Several recent vision and language models have demonstrated remarkable multimodal generation abilities. But they typically require training huge models on huge data sets. The researchers present Prismer, a data- and parameter-efficient vision language model that uses a set of domain experts, as a scalable alternative. By inheriting most of the network weights from publicly available pre-trained domain experts and freezing them during training, Prismer only requires training a few components.
The generalization capabilities of large pretrained models are exceptional in many different tasks. However, these functions come at a high price, as they require a large amount of training data and computational resources for training and inference. Models with hundreds of billions of trainable parameters are common in the language domain and typically require a computing budget on the yottaFLOP scale.

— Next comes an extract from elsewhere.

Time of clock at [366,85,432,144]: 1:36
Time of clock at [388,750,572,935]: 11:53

Problems related to learning visual language are more difficult to solve. Although this field is a superset of language processing, it also requires expertise in visual and multimodal thinking. Using its projected multimodal signals, Prismer is a data-efficient vision language model that uses a wide range of pre-trained experts. You can handle visual responses to questions and picture captions, two examples of vision and language reasoning tasks. Using a prism as an example, Prismer divides a piece of general reasoning into several smaller, more manageable parts.
The researchers developed a visually conditioned autoregressive text generation model for Two of Prismer’s most important design features are vision-only. Web-scale language-only models for knowledge to build our core network backbones and (ii) modality-specific vision experts that encode multiple types of visual information, from low-level vision cues like depth to depth cues. high-level view as instance and semantics. tags, as auxiliary knowledge, directly from their corresponding network outlets. The researchers developed a visually conditioned autoregressive text generation model to better utilize multiple previously trained domain experts for exploratory vision and language reasoning tasks.

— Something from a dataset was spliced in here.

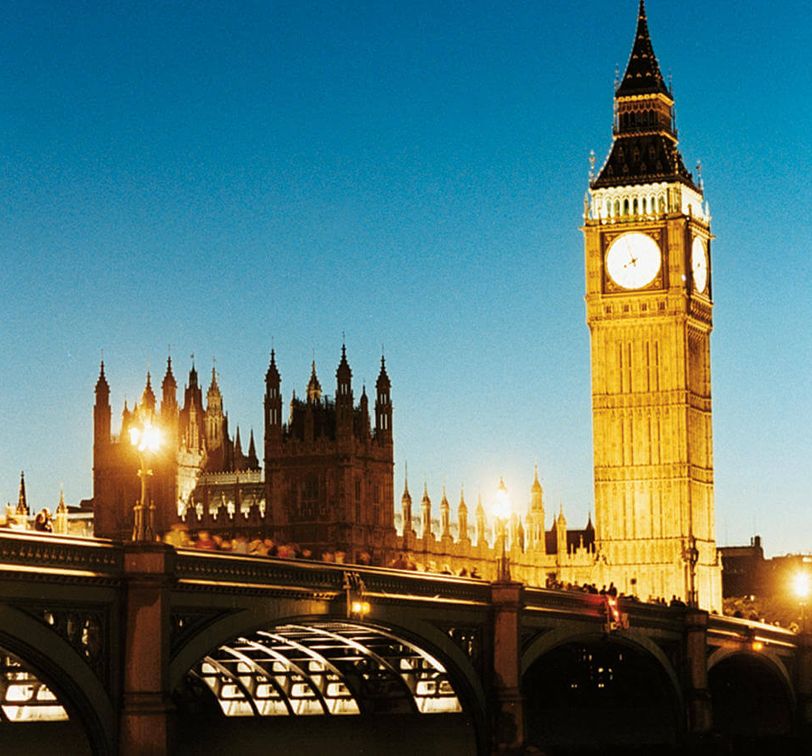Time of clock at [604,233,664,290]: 7:57
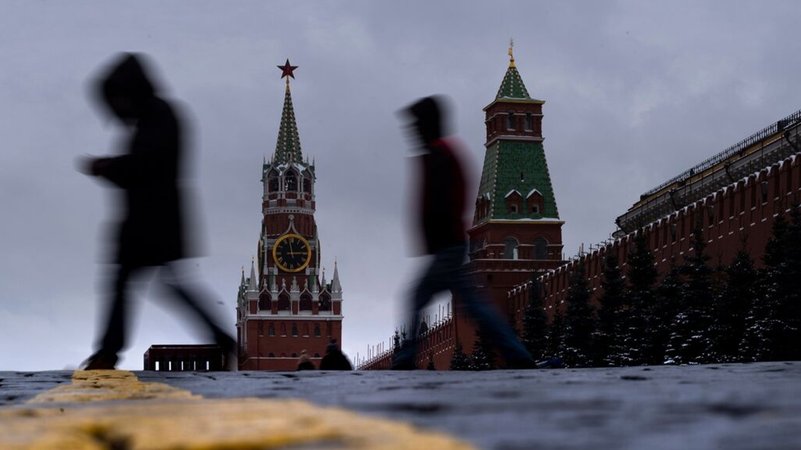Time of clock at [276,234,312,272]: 2:58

Although Prismer has only been trained on 13 million publicly available alt text/image data examples, it shows strong multimodal reasoning performance on tasks such as image captioning, image classification, and visual question answering, which is competitive with many of the more advanced. art vision language models. The researchers conclude with a thorough investigation of Prismer’s learning habits, where the researchers find several good characteristics.
Model design:
The Prismer model, shown in its encoder-decoder transformer version, relies on a large group of already trained subject matter experts to speed up the training process. A visual encoder plus an autoregressive language decoder make up this system. The vision encoder receives a sequence of RGB and multimodal labels (depth, surface normal, and anticipated segmentation labels from the previously trained frozen experts) as input. Produces a sequence of RGB and multimodal functions as output. As a result of this cross-attention training, the language decoder is conditioned to generate a string of text tokens.
advantages:
- The Prismer model has several benefits, but one of the most notable is that it uses data extremely efficiently while training. Prismer builds on pretrained vision-only and language-only backbone models to achieve this goal with a significant decrease in GPU hours required to achieve performance equivalent to other next-generation vision and language models. One can use these pre-trained parameters to use the massive amounts of knowledge available at web scale.

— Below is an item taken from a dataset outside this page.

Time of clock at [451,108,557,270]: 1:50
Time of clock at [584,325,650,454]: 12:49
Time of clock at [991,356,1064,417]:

- The researchers also developed a multimodal signal input for the vision encoder. The created multimodal auxiliary knowledge can better capture the semantics and information about the input image. Prismer’s architecture is optimized to maximize the use of trained experts with few trainable parameters.
The researchers have included two varieties of specialists pre-trained in Prismer:
- Spine specialists The pretrained models responsible for translating text and images into a meaningful sequence of tokens are called “vision-only” and “language-only” models, respectively.
- Depending on the data used in their training, Discourse Models facilitators can label tasks in a variety of ways.
Properties
- The more trained people there are, the better the results will be. As the number of modality specialists at Prismer grows, their performance improves.
- More Skilled Practitioners, Better Results Researchers replace a fraction of the predicted depth labels with random noise taken from a uniform distribution to create a corrupted depth expert and assess the effect of expert quality on Prismer performance.
- Resistance to Negative Feedback The findings further demonstrate that Prismer’s performance is stable when noise prediction experts are brought in.
review the Paper and Github. All credit for this research goes to the researchers of this project. Also, don’t forget to join our 15k+ ML SubReddit, discord channeland electronic newsletterwhere we share the latest AI research news, exciting AI projects, and more.
Dhanshree Shenwai is a Computer Engineer and has good experience in FinTech companies covering Finance, Cards & Payments and Banking domain with strong interest in AI applications. She is enthusiastic about exploring new technologies and advancements in today’s changing world, making everyone’s life easier.